According to Fr. Samuel of the Mansoura church, “The fire started from the wooden ceiling of the adjacent hall.” Video footage, he added, indicated that something from the market behind the church was hurled onto its roof. Another clergyman, who is also a professional engineer, at the same church, said: “When we built the church, we designed the electrical circuits in the best possible way and we make sure to switch everything off when we are not around. Also, the electricity distribution panel is equipped with devices to protect against overcurrent and high voltage rise.”
A local source speaking on condition of anonymity added that a short while before the fires, the security services had contacted several churches and told to make sure their surveillance cameras were in working order: “This indicates,” he postulates, “that the national security had information suggesting that some churches in Egypt would be attacked.”
In certain respects, these recent blazes in Egypt and the burning of Notre Dame Cathedral in France are similar. To the casual observer, they appear as tragic accidents of historic churches. In both countries, however, a long paper trail of attacks on churches exists. In the days before the fire at Notre Dame, for example, a report revealed that, on average, two churches a day were attacked in France — a country that holds one of Europe’s largest Muslim populations — and in some cases had human fecal matter smeared on them.

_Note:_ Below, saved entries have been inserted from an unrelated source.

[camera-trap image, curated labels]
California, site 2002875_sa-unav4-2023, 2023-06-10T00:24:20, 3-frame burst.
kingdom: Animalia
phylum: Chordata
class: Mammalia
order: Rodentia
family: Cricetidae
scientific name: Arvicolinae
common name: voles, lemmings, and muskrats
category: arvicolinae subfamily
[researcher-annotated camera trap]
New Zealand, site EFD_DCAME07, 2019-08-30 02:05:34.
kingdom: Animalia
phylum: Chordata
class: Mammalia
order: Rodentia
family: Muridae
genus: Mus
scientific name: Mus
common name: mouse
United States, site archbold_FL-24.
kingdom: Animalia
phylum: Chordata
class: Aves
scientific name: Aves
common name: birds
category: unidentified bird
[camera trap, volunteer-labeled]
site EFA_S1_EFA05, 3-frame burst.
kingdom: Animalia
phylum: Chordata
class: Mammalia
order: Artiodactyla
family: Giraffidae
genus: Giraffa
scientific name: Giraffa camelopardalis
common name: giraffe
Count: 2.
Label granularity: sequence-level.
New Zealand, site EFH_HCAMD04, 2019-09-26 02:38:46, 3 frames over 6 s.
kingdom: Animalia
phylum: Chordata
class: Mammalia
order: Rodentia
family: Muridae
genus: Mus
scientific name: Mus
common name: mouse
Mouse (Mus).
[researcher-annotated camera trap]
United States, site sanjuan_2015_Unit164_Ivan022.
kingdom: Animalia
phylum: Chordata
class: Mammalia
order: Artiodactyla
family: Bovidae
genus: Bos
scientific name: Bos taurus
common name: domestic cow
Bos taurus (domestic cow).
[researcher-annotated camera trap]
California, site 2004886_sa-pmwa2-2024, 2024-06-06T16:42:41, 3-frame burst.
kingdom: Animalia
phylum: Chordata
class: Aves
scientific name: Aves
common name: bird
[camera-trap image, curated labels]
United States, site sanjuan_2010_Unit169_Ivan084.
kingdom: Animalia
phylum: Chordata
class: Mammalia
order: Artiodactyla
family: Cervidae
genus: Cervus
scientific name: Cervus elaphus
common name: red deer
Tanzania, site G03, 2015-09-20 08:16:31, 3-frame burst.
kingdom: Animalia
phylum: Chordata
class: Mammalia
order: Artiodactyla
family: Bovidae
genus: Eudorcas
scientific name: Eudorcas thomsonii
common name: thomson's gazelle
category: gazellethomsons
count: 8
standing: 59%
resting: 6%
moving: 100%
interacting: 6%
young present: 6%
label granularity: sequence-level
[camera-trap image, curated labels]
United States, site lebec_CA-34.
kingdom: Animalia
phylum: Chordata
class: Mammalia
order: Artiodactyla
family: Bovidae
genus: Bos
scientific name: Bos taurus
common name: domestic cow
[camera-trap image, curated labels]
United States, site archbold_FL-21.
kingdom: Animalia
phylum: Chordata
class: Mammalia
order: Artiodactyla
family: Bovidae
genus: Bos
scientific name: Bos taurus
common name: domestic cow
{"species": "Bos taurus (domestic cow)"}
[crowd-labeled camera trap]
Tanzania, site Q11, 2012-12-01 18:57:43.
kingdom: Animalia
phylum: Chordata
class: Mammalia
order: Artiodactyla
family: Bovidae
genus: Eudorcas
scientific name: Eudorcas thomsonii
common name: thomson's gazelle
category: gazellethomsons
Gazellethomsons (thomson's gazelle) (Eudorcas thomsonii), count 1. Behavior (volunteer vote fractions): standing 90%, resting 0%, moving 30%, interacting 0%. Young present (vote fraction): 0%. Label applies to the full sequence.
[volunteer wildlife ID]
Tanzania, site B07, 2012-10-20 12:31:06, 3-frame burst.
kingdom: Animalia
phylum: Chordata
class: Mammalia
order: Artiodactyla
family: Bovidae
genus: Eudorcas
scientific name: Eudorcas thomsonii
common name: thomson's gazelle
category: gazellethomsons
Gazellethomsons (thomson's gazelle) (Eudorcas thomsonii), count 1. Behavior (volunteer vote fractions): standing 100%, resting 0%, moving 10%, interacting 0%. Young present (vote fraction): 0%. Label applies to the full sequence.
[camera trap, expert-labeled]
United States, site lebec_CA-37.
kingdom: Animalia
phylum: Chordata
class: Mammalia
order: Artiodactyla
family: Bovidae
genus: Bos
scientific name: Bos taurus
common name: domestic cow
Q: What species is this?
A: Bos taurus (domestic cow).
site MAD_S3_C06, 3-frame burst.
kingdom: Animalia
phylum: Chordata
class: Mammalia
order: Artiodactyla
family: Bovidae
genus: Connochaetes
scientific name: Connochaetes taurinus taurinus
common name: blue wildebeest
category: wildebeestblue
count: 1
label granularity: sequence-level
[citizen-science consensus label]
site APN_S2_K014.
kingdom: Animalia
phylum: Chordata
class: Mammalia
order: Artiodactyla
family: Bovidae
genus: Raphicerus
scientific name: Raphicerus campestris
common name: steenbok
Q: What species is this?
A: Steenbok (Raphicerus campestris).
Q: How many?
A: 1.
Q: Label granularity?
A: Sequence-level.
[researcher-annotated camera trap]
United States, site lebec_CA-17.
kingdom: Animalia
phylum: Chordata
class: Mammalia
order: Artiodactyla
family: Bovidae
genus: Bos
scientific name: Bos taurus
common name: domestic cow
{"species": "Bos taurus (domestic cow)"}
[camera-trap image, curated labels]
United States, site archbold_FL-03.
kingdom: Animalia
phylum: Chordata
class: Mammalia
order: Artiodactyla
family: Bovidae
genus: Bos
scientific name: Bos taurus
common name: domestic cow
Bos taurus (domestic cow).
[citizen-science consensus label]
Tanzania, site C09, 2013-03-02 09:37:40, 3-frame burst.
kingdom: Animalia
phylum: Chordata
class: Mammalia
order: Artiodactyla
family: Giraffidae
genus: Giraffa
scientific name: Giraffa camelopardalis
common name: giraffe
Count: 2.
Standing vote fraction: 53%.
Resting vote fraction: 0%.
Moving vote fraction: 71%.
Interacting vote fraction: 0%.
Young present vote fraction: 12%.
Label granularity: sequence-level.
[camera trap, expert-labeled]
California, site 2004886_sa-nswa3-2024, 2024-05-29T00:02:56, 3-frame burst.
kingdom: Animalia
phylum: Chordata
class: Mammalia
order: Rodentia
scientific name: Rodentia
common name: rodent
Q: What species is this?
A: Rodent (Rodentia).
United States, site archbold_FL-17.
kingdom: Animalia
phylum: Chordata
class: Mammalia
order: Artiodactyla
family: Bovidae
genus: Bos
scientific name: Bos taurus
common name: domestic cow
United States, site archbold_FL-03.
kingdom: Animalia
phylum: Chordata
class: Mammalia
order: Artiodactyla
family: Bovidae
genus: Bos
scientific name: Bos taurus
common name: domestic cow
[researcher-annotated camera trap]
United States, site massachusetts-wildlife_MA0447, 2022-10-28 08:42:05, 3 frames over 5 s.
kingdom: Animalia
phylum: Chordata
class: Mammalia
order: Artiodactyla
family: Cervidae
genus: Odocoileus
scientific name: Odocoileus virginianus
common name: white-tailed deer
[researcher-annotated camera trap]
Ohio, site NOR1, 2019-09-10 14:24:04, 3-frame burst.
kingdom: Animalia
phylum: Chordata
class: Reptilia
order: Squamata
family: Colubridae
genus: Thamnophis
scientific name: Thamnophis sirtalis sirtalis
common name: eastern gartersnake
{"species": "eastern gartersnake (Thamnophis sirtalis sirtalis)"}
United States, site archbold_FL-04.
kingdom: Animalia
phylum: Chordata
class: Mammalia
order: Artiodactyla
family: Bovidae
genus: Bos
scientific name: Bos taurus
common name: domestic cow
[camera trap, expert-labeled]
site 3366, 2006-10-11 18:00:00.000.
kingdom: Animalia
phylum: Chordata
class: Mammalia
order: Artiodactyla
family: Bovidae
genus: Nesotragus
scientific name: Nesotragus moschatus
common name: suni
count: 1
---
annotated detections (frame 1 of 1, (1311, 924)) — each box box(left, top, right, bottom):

In Egypt, attacks on churches are an even more common — and often deadly — occurrence. To name some of the more notable incidents, on Palm Sunday of 2017, two Coptic churches were bombed and 50 worshippers killed; on Sunday, December 11, 2016, a Coptic church was bombed and at least 27 worshippers killed; on New Year’s Eve of 2011, another church was bombed and about 23 Christians killed; and on Christmas Eve of 2010, seven Christians were shot dead while leaving their church.  This is to say nothing of the nearly 70 Coptic churches that were attacked and/or destroyed by Muslim Brotherhood supporters in 2013.
Discussing the recent fires — which he does not think were accidental — Fr. Ephraim Youssef, a priest at the church in Mansoura, observed that “Terrorists change their operations, from bombings to burning.”
In other words, Islamist hostility for churches remains as keen as ever. However, instead of choosing spectacular bomb blasts, these three recent cases may suggest that those who hate churches in Egypt are turning to more subtle tactics — ones that look like and are dismissed as accidents, and therefore draw less attention and blame. Either way, Egypt’s Christians are left with fewer churches.